#### [Document extract]
Parliamentary committee says Universal Credit is an attack on the most vulnerable

Dame Anne Begg, chair of the Work and Pensions committee: “We have serious concerns about about how more vulnerable people will cope with the changes, especially the online claims system and the proposed single monthly payment.”

We all know the Department for Work and Pensions is fond of claiming disabled people are “fit for work” when they aren’t. Another thing that isn’t fit for work is its flagship Universal Credit system.

The new system will start to come into effect with pilot schemes in the northwest of England in April 2013, and full national roll-out is due to start in October 2013. But a report from the Parliamentary Work and Pensions Committee says it should not progress before it addresses serious issues.

We know this won’t happen. Iain Duncan Smith is far more interested in getting a flawed system out on time than in getting it right, and Universal Credit is already seriously behind schedule, no matter what the David Cameron said in PMQs yesterday. But the report means he cannot say he was unaware of the problems.

“The Committee notes that the Government has set a very ambitious timetable for Universal Credit implementation and expresses concern about whether there will be sufficient time for the Government to learn from its pilots and whether it is desirable or necessary to implement so many changes at once,” the report states.

The committee is chaired by Dame Anne Begg, who added: “We have serious concerns about how more vulnerable people will cope with the changes, especially the online claims system and the proposed single monthly payment. Some claimants will not be able to make an online claim and others may struggle to adapt to monthly payments.”

Measures to help these claimants may be hard to access and too slow in identifying them, meaning they could fall into debt and hardship before any extra support – and none has been identified – can be applied.

The committee says vulnerable claimants will be unable to manage plans to pay rent costs to the claimant, rather than the landlord, and may fall into arrears. Appropriate “safety net” arrangements need to be developed and tested – there aren’t any at the moment. And there should be an option to continue with payments to the landlord instead – again, no such option exists in the new system.

Nor is there any process to identify claimants who are struggling to manage their housing costs, meaning the government will offer no help to them before they fall into arrears and face eviction.

#### [Given task]
Can you reproduce, word for word, the passage of the Universal Credit article starting at "Parliamentary committee says" and ending at "Universal Credit system."?

[Dataset items]
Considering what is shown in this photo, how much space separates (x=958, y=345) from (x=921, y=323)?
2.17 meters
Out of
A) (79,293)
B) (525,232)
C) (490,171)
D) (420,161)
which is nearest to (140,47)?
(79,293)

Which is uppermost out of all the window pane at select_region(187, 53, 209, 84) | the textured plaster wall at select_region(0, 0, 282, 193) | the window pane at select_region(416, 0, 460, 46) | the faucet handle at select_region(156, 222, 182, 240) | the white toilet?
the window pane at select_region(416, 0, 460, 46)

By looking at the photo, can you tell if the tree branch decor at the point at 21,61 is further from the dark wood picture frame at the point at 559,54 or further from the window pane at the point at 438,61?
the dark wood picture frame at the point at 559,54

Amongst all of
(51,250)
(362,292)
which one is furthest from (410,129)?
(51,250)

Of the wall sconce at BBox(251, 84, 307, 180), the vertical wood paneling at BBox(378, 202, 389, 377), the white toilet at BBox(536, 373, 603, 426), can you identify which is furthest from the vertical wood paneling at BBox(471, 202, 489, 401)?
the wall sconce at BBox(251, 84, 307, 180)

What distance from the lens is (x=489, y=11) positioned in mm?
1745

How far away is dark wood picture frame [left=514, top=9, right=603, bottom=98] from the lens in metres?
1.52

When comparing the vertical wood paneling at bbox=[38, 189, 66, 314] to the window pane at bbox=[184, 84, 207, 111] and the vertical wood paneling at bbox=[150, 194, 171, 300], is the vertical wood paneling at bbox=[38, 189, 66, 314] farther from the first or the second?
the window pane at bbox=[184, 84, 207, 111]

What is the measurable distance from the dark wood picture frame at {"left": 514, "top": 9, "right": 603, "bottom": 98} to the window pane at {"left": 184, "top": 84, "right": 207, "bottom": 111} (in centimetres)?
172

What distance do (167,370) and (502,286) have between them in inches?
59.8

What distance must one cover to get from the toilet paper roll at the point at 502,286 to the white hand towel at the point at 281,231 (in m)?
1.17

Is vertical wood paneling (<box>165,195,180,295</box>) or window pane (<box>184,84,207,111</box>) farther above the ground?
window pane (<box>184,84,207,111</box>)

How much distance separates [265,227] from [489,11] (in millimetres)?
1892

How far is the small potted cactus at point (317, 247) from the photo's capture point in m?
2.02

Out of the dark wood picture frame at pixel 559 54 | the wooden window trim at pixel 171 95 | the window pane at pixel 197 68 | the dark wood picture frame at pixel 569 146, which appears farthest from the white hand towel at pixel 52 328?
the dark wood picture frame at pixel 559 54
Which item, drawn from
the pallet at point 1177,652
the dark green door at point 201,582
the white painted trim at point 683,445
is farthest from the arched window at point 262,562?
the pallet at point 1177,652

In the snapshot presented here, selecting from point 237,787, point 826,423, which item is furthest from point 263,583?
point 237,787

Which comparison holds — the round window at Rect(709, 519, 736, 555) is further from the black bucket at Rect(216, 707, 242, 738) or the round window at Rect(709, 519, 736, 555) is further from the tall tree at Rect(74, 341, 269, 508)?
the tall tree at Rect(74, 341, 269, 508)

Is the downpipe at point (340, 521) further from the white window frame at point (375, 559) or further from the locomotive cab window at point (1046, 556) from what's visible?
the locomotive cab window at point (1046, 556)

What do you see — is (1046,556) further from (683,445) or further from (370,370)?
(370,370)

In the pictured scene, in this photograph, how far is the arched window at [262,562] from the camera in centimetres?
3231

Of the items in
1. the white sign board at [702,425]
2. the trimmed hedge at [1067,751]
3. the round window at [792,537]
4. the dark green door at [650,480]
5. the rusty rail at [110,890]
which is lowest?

#### [Solution for this problem]
Parliamentary committee says Universal Credit is an attack on the most vulnerable

Dame Anne Begg, chair of the Work and Pensions committee: “We have serious concerns about about how more vulnerable people will cope with the changes, especially the online claims system and the proposed single monthly payment.”

We all know the Department for Work and Pensions is fond of claiming disabled people are “fit for work” when they aren’t. Another thing that isn’t fit for work is its flagship Universal Credit system.